> _Goal of the exercise_: Return every one of the entries below word for word, leaving out the pictures.

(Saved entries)
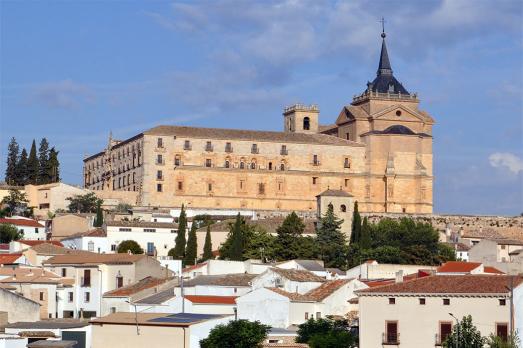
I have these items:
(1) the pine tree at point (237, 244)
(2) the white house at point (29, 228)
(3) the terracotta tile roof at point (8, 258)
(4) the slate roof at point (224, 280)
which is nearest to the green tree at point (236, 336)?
(4) the slate roof at point (224, 280)

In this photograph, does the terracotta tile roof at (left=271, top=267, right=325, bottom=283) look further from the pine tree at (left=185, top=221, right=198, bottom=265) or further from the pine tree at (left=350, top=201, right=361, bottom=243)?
the pine tree at (left=350, top=201, right=361, bottom=243)

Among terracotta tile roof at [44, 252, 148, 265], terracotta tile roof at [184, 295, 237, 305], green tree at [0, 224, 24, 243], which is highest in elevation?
green tree at [0, 224, 24, 243]

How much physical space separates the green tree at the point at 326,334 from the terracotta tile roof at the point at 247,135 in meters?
59.6

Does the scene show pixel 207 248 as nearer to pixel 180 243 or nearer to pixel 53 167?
pixel 180 243

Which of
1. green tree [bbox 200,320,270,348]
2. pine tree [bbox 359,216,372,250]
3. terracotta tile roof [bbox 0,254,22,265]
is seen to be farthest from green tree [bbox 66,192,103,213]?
green tree [bbox 200,320,270,348]

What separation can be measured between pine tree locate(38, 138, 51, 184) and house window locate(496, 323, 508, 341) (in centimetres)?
7183

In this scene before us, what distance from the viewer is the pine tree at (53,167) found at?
114 metres

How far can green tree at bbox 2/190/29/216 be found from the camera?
350ft

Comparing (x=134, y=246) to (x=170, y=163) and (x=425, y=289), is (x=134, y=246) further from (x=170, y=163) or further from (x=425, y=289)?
(x=425, y=289)

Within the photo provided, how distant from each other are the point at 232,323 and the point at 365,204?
6455cm

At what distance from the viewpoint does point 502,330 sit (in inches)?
1828

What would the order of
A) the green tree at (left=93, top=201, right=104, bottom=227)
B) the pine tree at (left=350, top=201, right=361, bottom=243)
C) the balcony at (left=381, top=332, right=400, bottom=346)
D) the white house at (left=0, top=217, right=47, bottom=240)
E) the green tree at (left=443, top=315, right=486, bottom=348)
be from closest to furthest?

> _Exercise answer_:
I have these items:
(1) the pine tree at point (237, 244)
(2) the white house at point (29, 228)
(3) the terracotta tile roof at point (8, 258)
(4) the slate roof at point (224, 280)
which is nearest to the green tree at point (236, 336)?
(4) the slate roof at point (224, 280)

In this photograph, does the terracotta tile roof at (left=271, top=267, right=325, bottom=283) look further from the pine tree at (left=185, top=221, right=198, bottom=265) or further from the pine tree at (left=350, top=201, right=361, bottom=243)?
the pine tree at (left=350, top=201, right=361, bottom=243)

Among terracotta tile roof at [44, 252, 148, 265], terracotta tile roof at [184, 295, 237, 305], green tree at [0, 224, 24, 243], which is highest in elevation?
green tree at [0, 224, 24, 243]

How much physical space separates the green tree at the point at 326,334 from the terracotta tile roof at the point at 247,135 in meters?
59.6

Does the scene show pixel 207 248 as nearer to pixel 180 243 or nearer to pixel 53 167?
pixel 180 243

Which of
1. green tree [bbox 200,320,270,348]
2. pine tree [bbox 359,216,372,250]
3. terracotta tile roof [bbox 0,254,22,265]
is seen to be farthest from green tree [bbox 66,192,103,213]?
green tree [bbox 200,320,270,348]

What separation can be measured between pine tree locate(38, 138, 51, 184) and house window locate(496, 323, 508, 341) (in centimetres)?
7183

In this scene before us, what distance from the viewer is the pine tree at (53,167) found at?
114 metres

How far can green tree at bbox 2/190/29/216 be found from the camera?
350ft

Comparing (x=134, y=246) to (x=170, y=163) and (x=425, y=289), is (x=134, y=246) further from (x=170, y=163) or further from (x=425, y=289)?
(x=425, y=289)

Within the photo provided, how distant from each other are the point at 232,323 and the point at 365,204?
6455cm

At what distance from the viewpoint does point 502,330 sit (in inches)?
1828

What would the order of
A) the green tree at (left=93, top=201, right=104, bottom=227)
B) the pine tree at (left=350, top=201, right=361, bottom=243)
C) the balcony at (left=381, top=332, right=400, bottom=346)
D) the white house at (left=0, top=217, right=47, bottom=240)
E) the green tree at (left=443, top=315, right=486, bottom=348)
be from closest to furthest?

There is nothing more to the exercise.